Diamyd Medical is to stop the U.S. Phase III trial evaluating its antigen-based therapy Diamyd® in type 1 diabetes patients. The decision was made after a review of efficacy data from the DiaPrevent study and a parallel European Phase III trial showed the treatment was unlikely to be effective.
Negative data from the European Phase III study were reported in May and showed Diamyd therapy did not meet the primary endpoint of preserving beta cell function at 15 months. The U.S. DiaPrevent had enrolled over 320 patients diagnosed with type 1 diabetes no more than three months prior.
Diamyd is undergoing a separate Phase II trial in type 1 diabetes that is being conducted by the Type 1 Diabetes TrialNet. Data from this study is due for presentation at the ADA meeting in San Diego next week. The potential for Diamyd to prevent type 1 diabetes in high risk children is in addition being evaluated in an externally funded and researcher-initiated Phase II study.
“We remain hopeful that Diamyd and the active substance GAD65 can be effective if administered earlier in the disease process to prevent type 1 diabetes, in certain subgroups, in combination with other drugs or in a different treatment regimen,” comments Peter Zerhouni, acting president and CEO at Diamyd Medical. “Immunological data collected in our European Phase III study has yet to be reviewed and will guide us in setting the future plan for Diamyd and GAD65.”
The Diamyd portfolio is based on the 65 kDa isoform of the recombinant human glutamic acid decarboxylase protein (rhGAD65), a major autoantigen in autoimmune diabetes, Diamyd Medical states. Diamyd therapy is designed to induce immunotolerization in patients with autoimmune diabetes to slow or prevent the destruction of pancreatic beta cells and maintain endogenous secretion of insulin.
The treatment is in addition undergoing Phase II development in patients with latent autoimmune diabetes in adults (LADA), using a different formulation of Diamyd to that used for the type 1 diabetes indication. Neurologix has licensed GAD from Diamyd Medical on a nonexclusive basis for the development of new therapies for Parkinson disease.
Diamyd Medical is developing a second, pain product based on the Nerve Targeting Drug Delivery System (NTDDS) platform it acquired through the takeover of Nurel Therapeutics in 2005. In January the firm initiated a Phase II study with lead NTDDS candidate, NP2 Enkephalin, in patients with severe cancer pain. The candidate has been developed to deliver the natural opioid enkephalin directly to the nervous system.
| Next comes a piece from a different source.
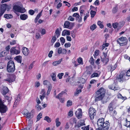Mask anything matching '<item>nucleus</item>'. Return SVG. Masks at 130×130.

Two other NTDDS products are also in preclinical development. NG2 GAD uses the NTDDS platform to deliver GAD locally to nerve cells and is primarily in development for the treatment of diabetes pain, supported by grant funding from the U.S. Department of Veterans Affairs. Clinical studies of diabetes pain are planned in 2011.
Diamyd Medical says preclinical data suggests NG2 GAD could also have utility in the treatment of chronic neuropathic pain resulting from nerve damage such as spinal cord injury. The second preclinical-stage NTDDS candidate, NE2 Endomorphin, is in development for the treatment of neuropathic pain.